• Your objective:
Convert every line of the rows below into a numbered list, omitting blank lines. Leave the pictures out.

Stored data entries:
****************
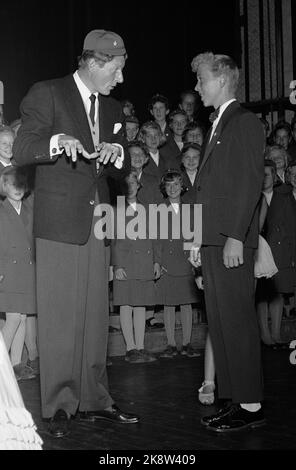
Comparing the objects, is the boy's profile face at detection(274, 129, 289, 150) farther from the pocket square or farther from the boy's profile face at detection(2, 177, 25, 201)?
the pocket square

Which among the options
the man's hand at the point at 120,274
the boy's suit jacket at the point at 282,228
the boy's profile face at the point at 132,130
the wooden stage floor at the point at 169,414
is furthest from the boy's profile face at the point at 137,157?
****************
• Solution for this problem:
1. Comparing the objects, is the boy's profile face at detection(274, 129, 289, 150) farther from the pocket square or farther from the boy's profile face at detection(2, 177, 25, 201)?
2. the pocket square
3. Which among the options
4. the man's hand at the point at 120,274
5. the boy's suit jacket at the point at 282,228
6. the boy's profile face at the point at 132,130
7. the wooden stage floor at the point at 169,414
8. is furthest from the boy's profile face at the point at 137,157?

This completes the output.